Mi vedo morire, mi guardo dalla riva, ho i piedi già bagnati di quel liquido nero e velenoso.
Arriva in superficie un altro pesce agonizzante, è il pensiero del mio fallimento, sono ancora io quella, sto morendo un’altra volta.
Perché venire a galla? Meglio morire sott’acqua. Vengo tirata giù. Mi sento sprofondare. È tutto buio.
Poi sono di nuovo sulla riva, in piedi, ancora io, ancora viva, guardo il mare velenoso, nero fino all’orizzonte, i pesci morti pullulano, con le bocche spalancate. Sono io, siamo io, mille volte, mille pesci in agonia, mille pensieri di distruzione, sono morta mille volte, continuo a morire senza smettere di agonizzare.
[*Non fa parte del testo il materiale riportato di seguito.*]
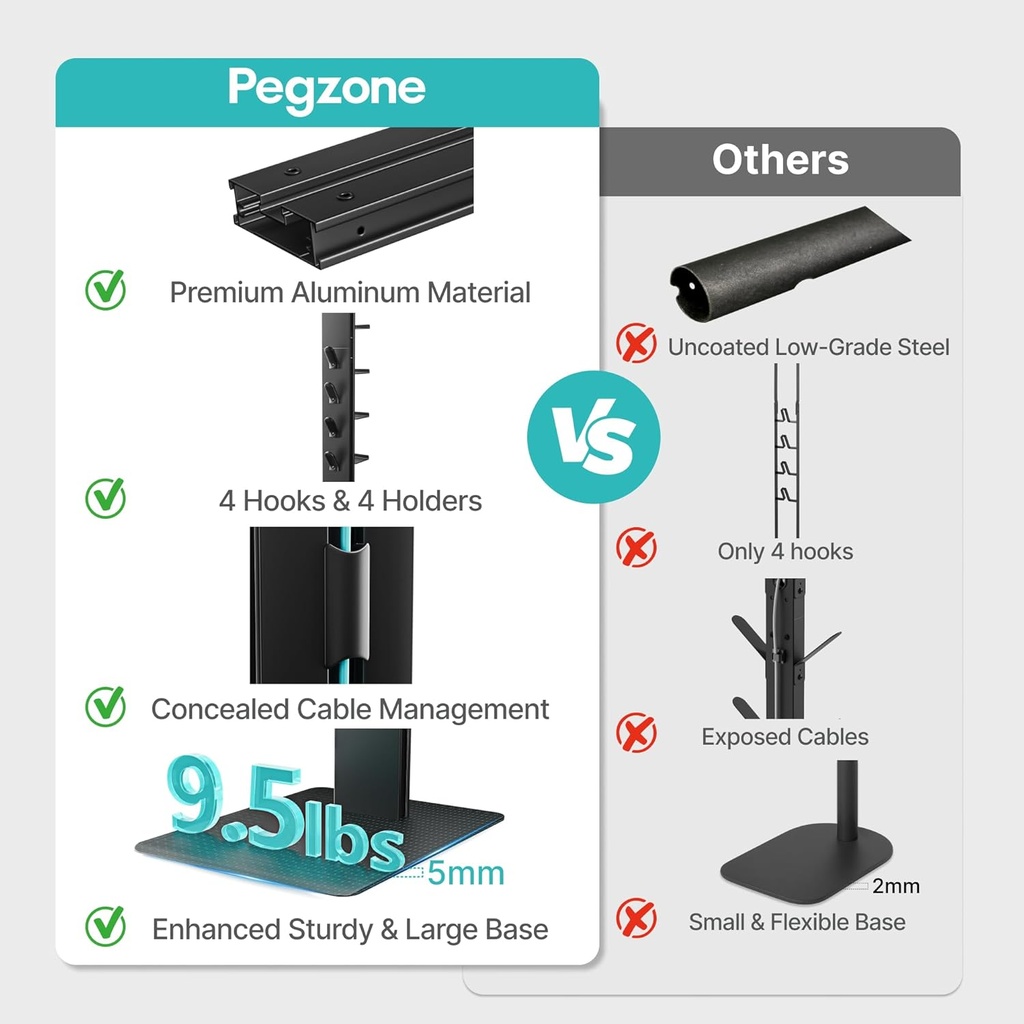 Pegzone

Premium Aluminum Material

4 Hooks & 4 Holders

Concealed Cable Management

9.5lbs

5mm

Enhanced Sturdy & Large Base

VS

Others

Uncoated Low-Grade Steel

Only 4 hooks

Exposed Cables

2mm

Small & Flexible Base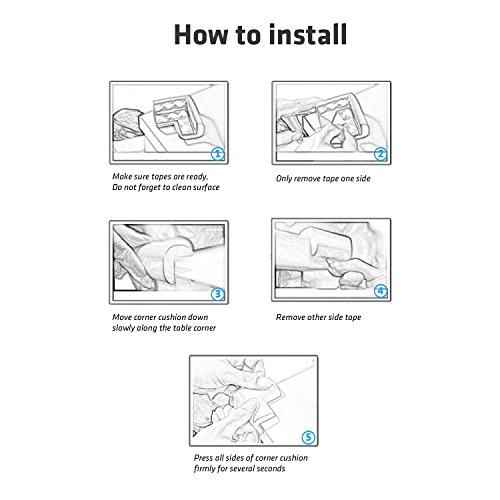 How to install

1

Make sure tapes are ready,
Do not forget to clean surface

2

Only remove tape one side

3

Move corner cushion down
slowly along the table corner

4

Remove other side tape

5

Press all sides of corner cushion
firmly for several seconds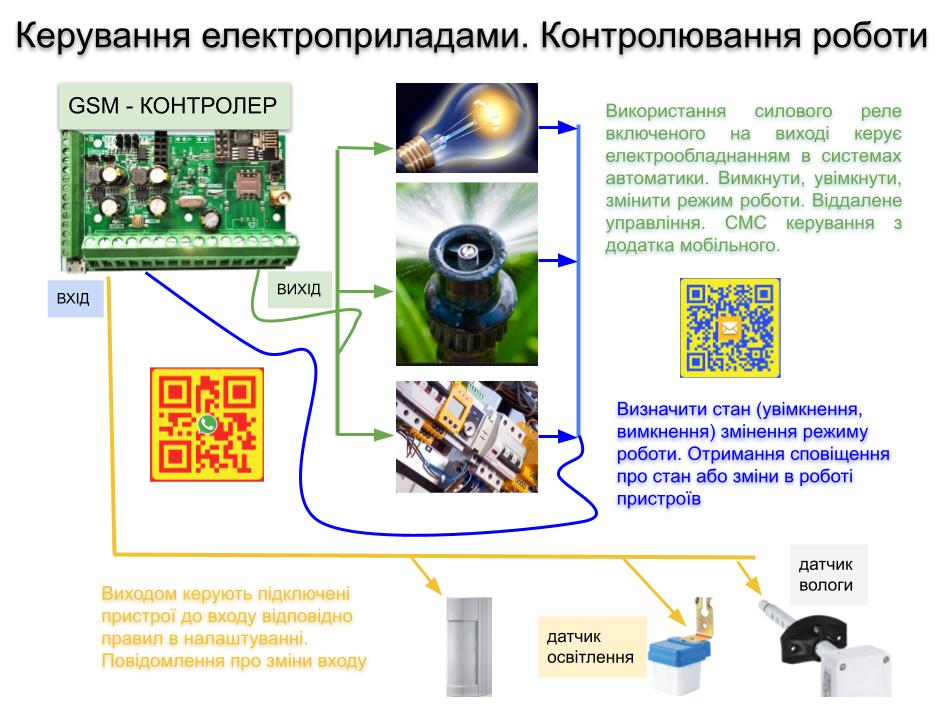 Керування електроприладами. Контролювання роботи

GSM - КОНТРОЛЕР

ВХІД

ВИХІД

Використання силового реле включеного на виході керує електрообладнанням в системах автоматики. Вимкнути, увімкнути, змінити режим роботи. Віддалене управління. СМС керування з додатка мобільного.

Визначити стан (увімкнення, вимкнення) змінення режиму роботи. Отримання сповіщення про стан або зміни в роботі пристроїв

Виходом керують підключені пристрої до входу відповідно правил в налаштуванні. Повідомлення про зміни входу

датчик освітлення

датчик вологи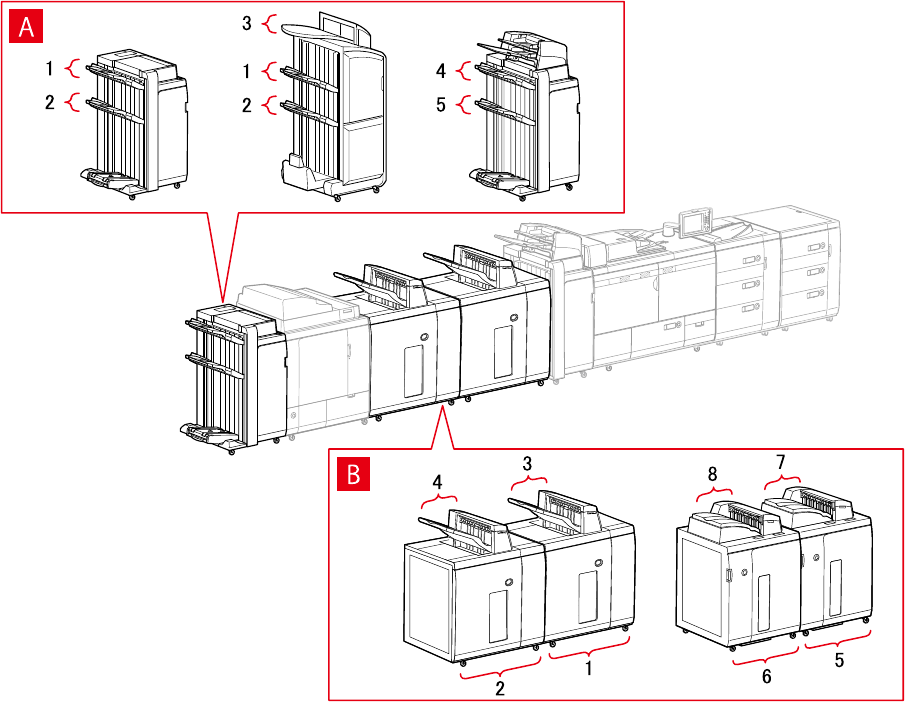 A

1
2

3
1
2

4
5

B

4
3
2
1

8
7
6
5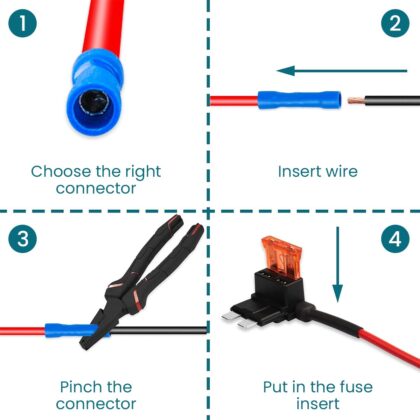 1

Choose the right connector

2

Insert wire

3

Pinch the connector

4

Put in the fuse insert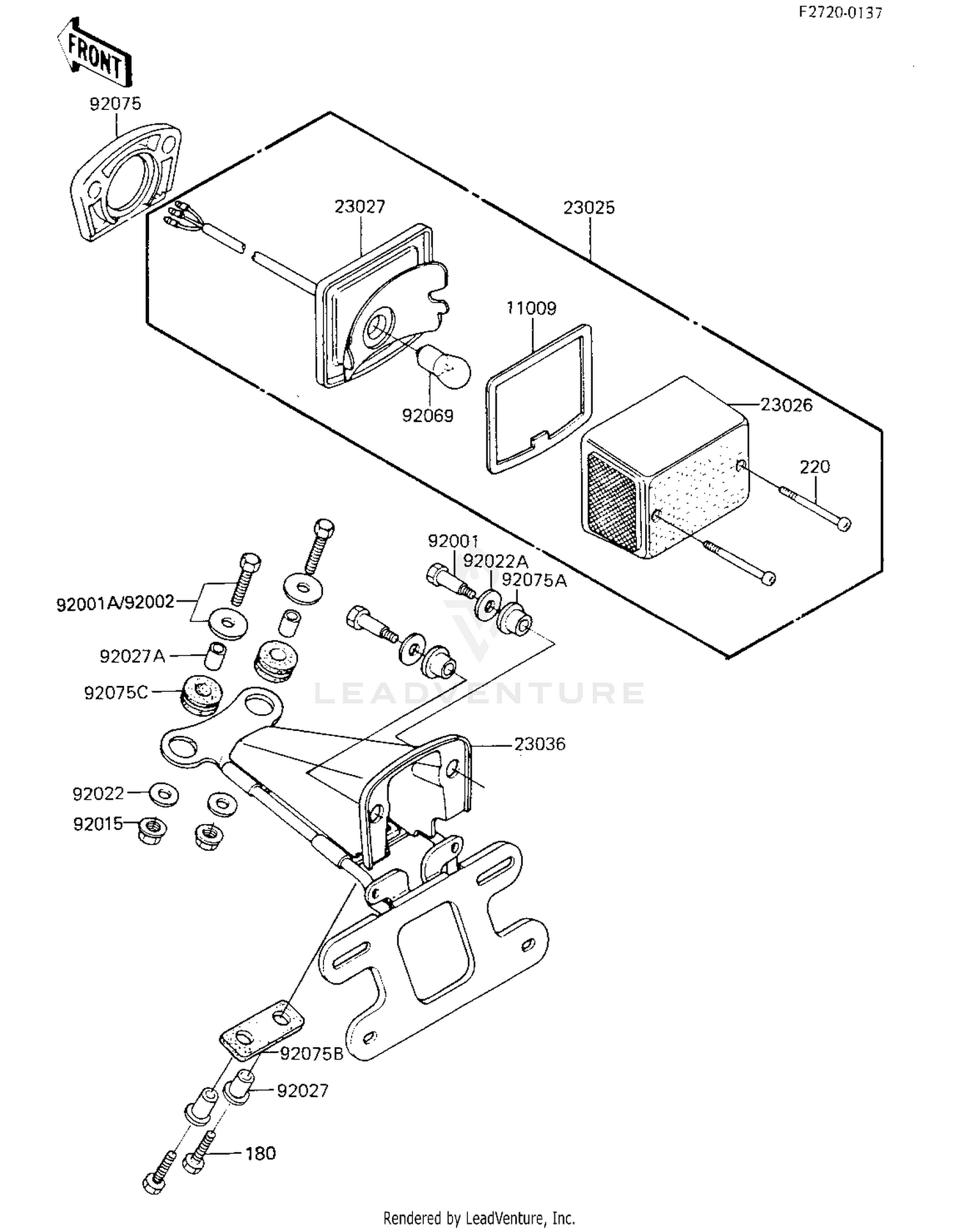 F2720-0137

FRONT

92075

23027

23025

11009

92069

23026

220

92001

92022A

92075A

92001A/92002

92027A

92075C

LEADVENTURE

23036

92022

92015

92075B

92027

180

Rendered by LeadVenture, Inc.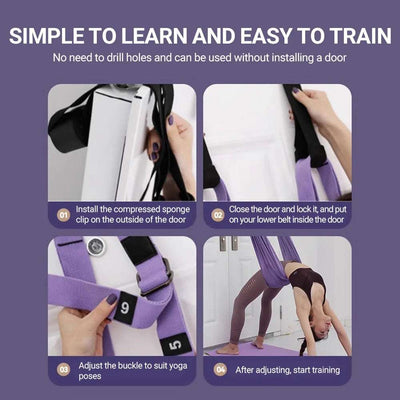 SIMPLE TO LEARN AND EASY TO TRAIN

No need to drill holes and can be used without installing a door

01 Install the compressed sponge clip on the outside of the door

02 Close the door and lock it, and put on your lower belt inside the door

6

5

03 Adjust the buckle to suit yoga poses

04 After adjusting, start training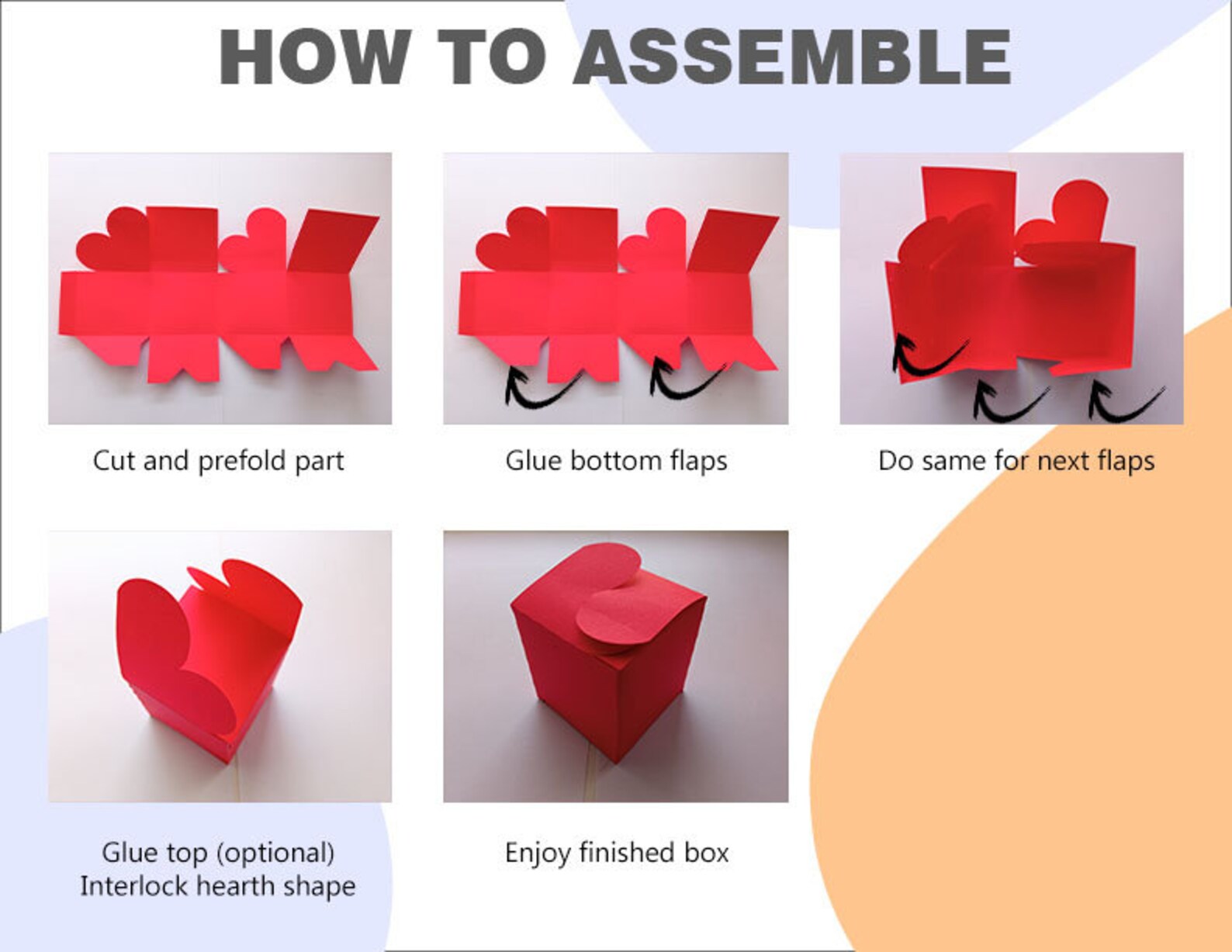 HOW TO ASSEMBLE

Cut and prefold part

Glue bottom flaps

Do same for next flaps

Glue top (optional)
Interlock hearth shape

Enjoy finished box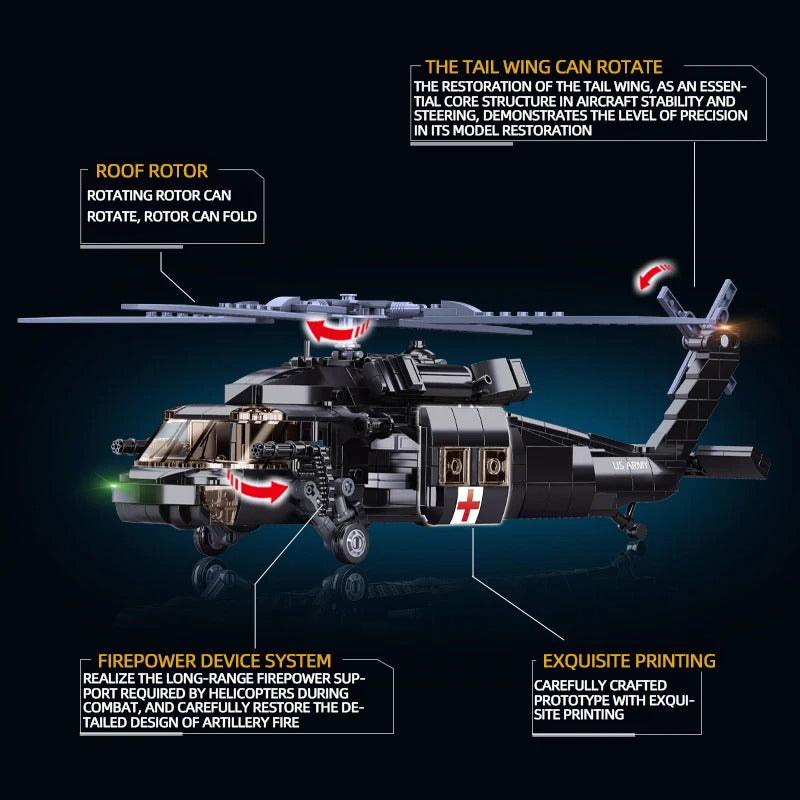 THE TAIL WING CAN ROTATE
THE RESTORATION OF THE TAIL WING, AS AN ESSENTIAL CORE STRUCTURE IN AIRCRAFT STABILITY AND STEERING, DEMONSTRATES THE LEVEL OF PRECISION IN ITS MODEL RESTORATION

ROOF ROTOR
ROTATING ROTOR CAN ROTATE, ROTOR CAN FOLD

US ARMY

FIREPOWER DEVICE SYSTEM
REALIZE THE LONG-RANGE FIREPOWER SUPPORT REQUIRED BY HELICOPTERS DURING COMBAT, AND CAREFULLY RESTORE THE DETAILED DESIGN OF ARTILLERY FIRE

EXQUISITE PRINTING
CAREFULLY CRAFTED PROTOTYPE WITH EXQUISITE PRINTING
Il mare si gonfia, sale, è velenoso, nero.
Sono il pesce con gli occhi velati, salito in superficie per morire. Guardo in alto, sopra la mia testa. C’è un orizzonte livido, le nuvole sono scure, come un mare capovolto, il ciclo nuvoloso è fatto di onde immobili, sfuocate.
Vedo la riva di un’isola minuscola, là in fondo c’è una ragazza che si guarda intorno. Mi guarda mentre muoio, non può fare niente per me, quella ragazza sono io.
Fai qualcosa per me, ragazza sulla riva, fai qualcosa per te stessa. Non lasciarti amareggiare da ciò che senti dentro di te. Dovunque ti volti vedi la tua disfatta. La marea nera sale, è piena di pesci morti. Reagisci, non soccombere”.